Lucy’s introduction follows on the heels of two bomb scares at George Mason in the span of one week earlier in March. University police investigated a bomb threat at the Fairfax campus on March 6 and another at the Prince William campus on March 13, though both proved unfounded.

Yet the decision to bring on a K-9 officer was not reactionary. Lucy was not on duty during the recent investigations, but the two-year-old dog was already busy training for her new post at the university.

The police department planned to get a bomb-sniffing dog as the result of a security assessment of the Patriot Center conducted last summer, according to Police Chief Eric Heath. With concerts, sports games and other major events held almost every week at the on-campus arena, university police opted to bring a dog on staff, following the lead of many universities with similar venues.

George Mason applied for Lucy through Northern Virginia Emergency Response System (NVERS), a nonprofit organization that helps coordinate regional approaches to emergency response across law enforcement agencies, government organizations and medical services.

NVERS had received a federal grant to get service dogs for local organizations.
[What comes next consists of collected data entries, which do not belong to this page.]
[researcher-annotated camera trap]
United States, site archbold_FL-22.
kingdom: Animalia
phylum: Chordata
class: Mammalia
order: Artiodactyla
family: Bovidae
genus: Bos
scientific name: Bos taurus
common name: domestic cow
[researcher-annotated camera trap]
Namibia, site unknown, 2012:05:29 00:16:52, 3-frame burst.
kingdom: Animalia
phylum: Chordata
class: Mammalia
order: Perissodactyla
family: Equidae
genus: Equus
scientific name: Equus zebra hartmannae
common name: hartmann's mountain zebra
A dog with Lucy’s background and training can cost upwards of $10,000. Four other police departments also received K-9 officers through NVERS: the Herndon Police Department, the Leesburg Police Department, the Manassas Park Police Department and the Virginia State Police.

Lucy came to the United States from a breeder in England, then went through six months of intensive training in explosive and ammunition detection in Alabama. Then, in February, she was brought to Virginia for five weeks of additional training in Loudoun County with Arnold.
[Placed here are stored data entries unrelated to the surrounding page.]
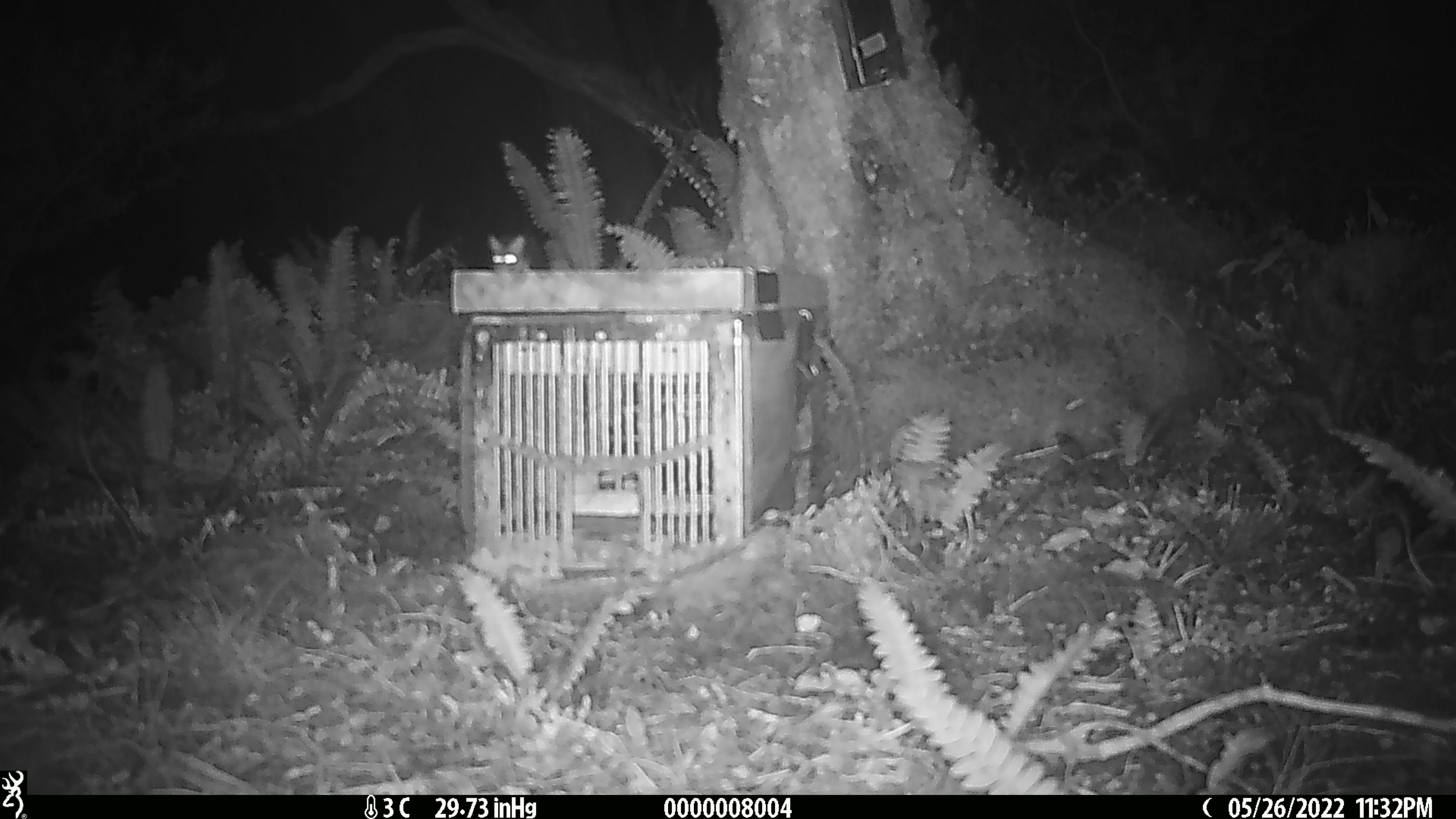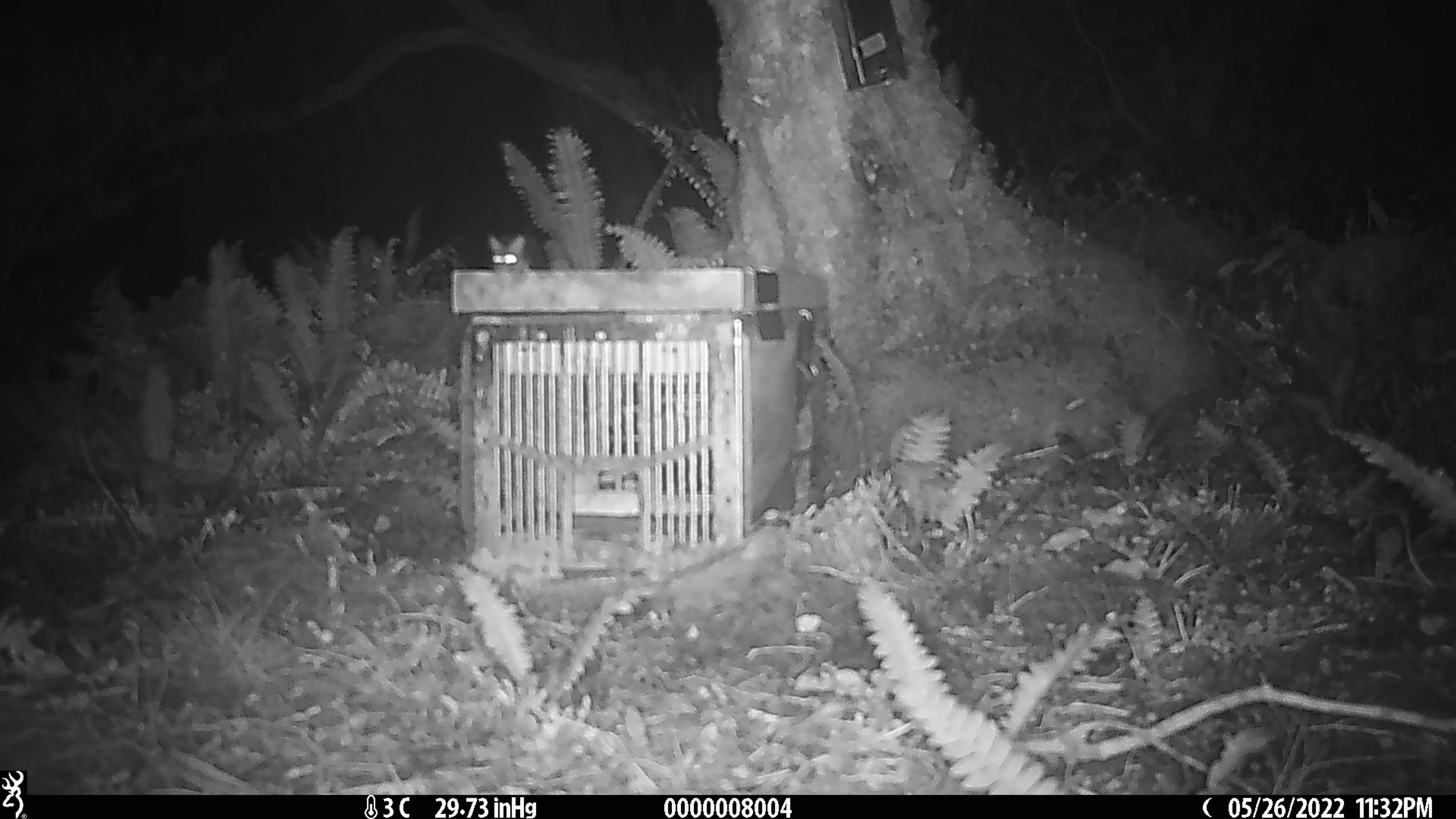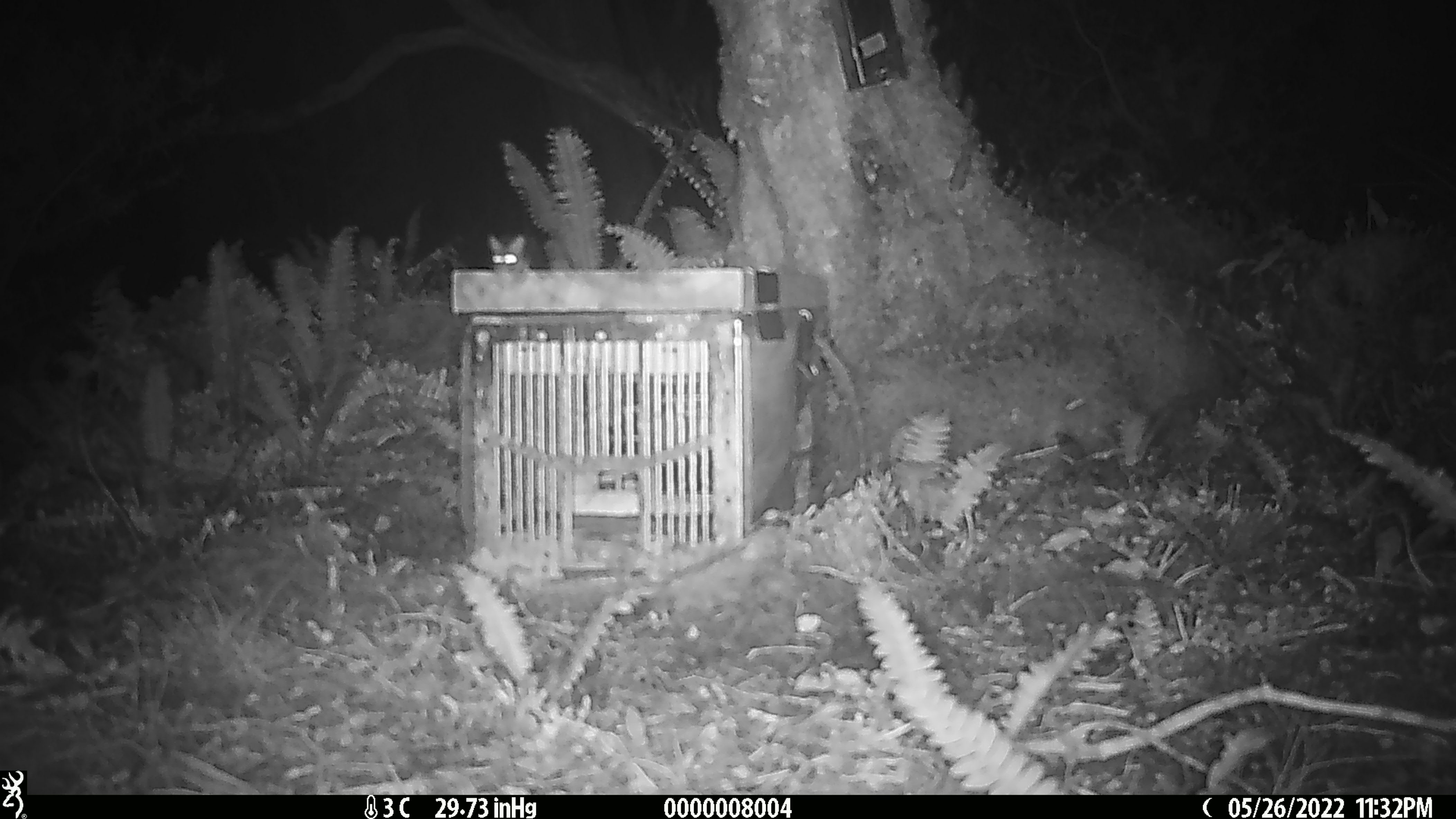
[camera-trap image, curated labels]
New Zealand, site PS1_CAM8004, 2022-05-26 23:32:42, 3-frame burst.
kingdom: Animalia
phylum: Chordata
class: Mammalia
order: Rodentia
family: Muridae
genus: Mus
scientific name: Mus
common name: mouse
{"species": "mouse (Mus)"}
Using a nose honed for hunting, the springer spaniel can detect many types of explosives, firearms and ammunition, whether it is hidden away in lockers, car trunks or containers, or even buried under the ground.

Though springer spaniels, with their small stature, are not the typical vision of a police dog, they are a perfect fit for this type of work, Arnold said.

“They’re hunting dogs, and they’re small but strong,” Arnold said. “Only Lucy’s not hunting prey, she’s hunting explosives.”

Lucy has been trained to search cars and buildings thoroughly, sniffing anywhere a whiff of explosives or ammunition might leak out from a hiding place. For cars, that includes the car hood, door edges and tire wells; for buildings, that includes each door, cabinet and locker.

She is taught to give a “passive alert,” which means she simply sits still if she senses anything, as opposed to barking or pointing.

“She can’t bark, because in the event there was a bomb or something there, it could be sensitive to noise or other activation,” Arnold said.

Lucy has her own special police vest, and when she wears that, she knows she is on the job. Pinned on the vest is Lucy’s own badge, to let others know that she means business.

“Everybody loves Lucy,” Arnold said. “Everyone wants to run up to Lucy and pet her. And you can - she loves attention. But please, ask permission first.”